→ **Source**
--- start ---

I should probably stay in the shallows as this subject is definitely over my head... but I like the concept although maybe not the word so much.

To me "thrust" implies linearity. I'm not sure if it is straight ahead or at 180 degrees, but somehow straight. But, maybe that is just my lack of understanding technical stuff. I know that in SciFi movies they always use "thrusters" to alter the direction of stuff in orbit... which makes me think "linear" is likely my problem.

What Al's response lit up for me was the idea of a momentum change that is not linear. In casting, I think I sometimes thrust the rod forward right near the end of rotation to induce the rod tip to tighten the loop, but it seems the rod absorbs most of that input. The line's momentum doesn't seem to visibly change, the tip is just delayed.

For what I am mulling, my guess it that maybe "impulse" would be a better word? An increase in force for a short duration of time and, importantly for me, that is off linear? Force is a vector and momentum is a vector, so the line will deviate from the set path in relation to the magnitude of the impulse?

--- end ---

→ **Recorded data**

--- start ---

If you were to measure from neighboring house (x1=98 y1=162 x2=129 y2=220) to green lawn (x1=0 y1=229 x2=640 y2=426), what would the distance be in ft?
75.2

--- end ---
--- start ---

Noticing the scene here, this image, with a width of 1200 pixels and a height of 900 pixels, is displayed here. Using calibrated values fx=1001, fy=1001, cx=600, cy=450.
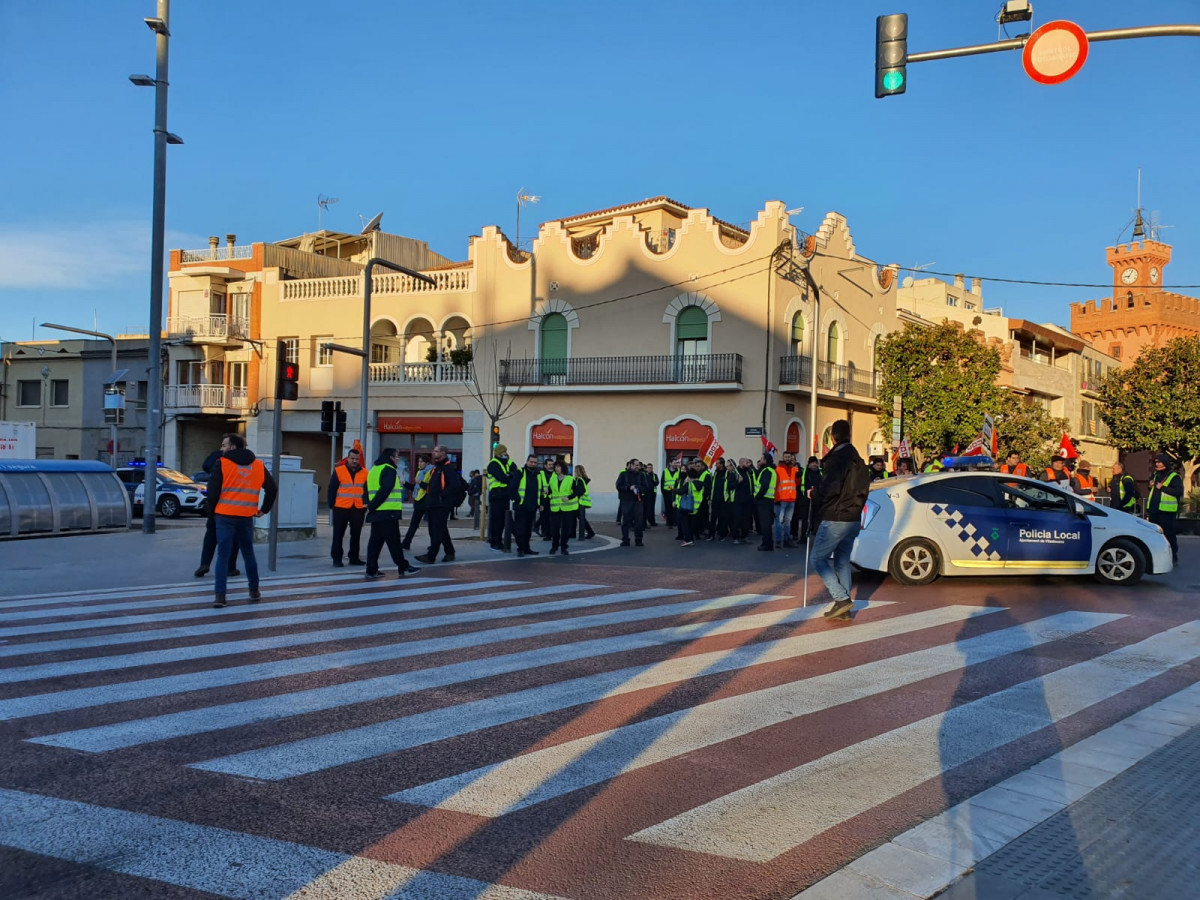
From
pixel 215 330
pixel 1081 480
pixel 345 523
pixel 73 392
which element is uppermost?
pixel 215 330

--- end ---
--- start ---

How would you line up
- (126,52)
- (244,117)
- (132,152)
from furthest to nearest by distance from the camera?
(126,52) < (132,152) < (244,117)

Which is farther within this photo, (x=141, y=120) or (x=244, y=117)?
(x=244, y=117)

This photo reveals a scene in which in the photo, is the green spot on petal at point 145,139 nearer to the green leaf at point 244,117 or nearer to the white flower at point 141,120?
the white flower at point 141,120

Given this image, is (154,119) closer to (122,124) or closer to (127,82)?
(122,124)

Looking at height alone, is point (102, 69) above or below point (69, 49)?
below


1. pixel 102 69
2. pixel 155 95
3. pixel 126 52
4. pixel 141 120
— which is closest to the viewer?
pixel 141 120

--- end ---

Which words does the post about fly casting set in quotation marks? The lines come from a different source than the post.

→ **Result**
"thrust", "thrusters", "linear", "impulse"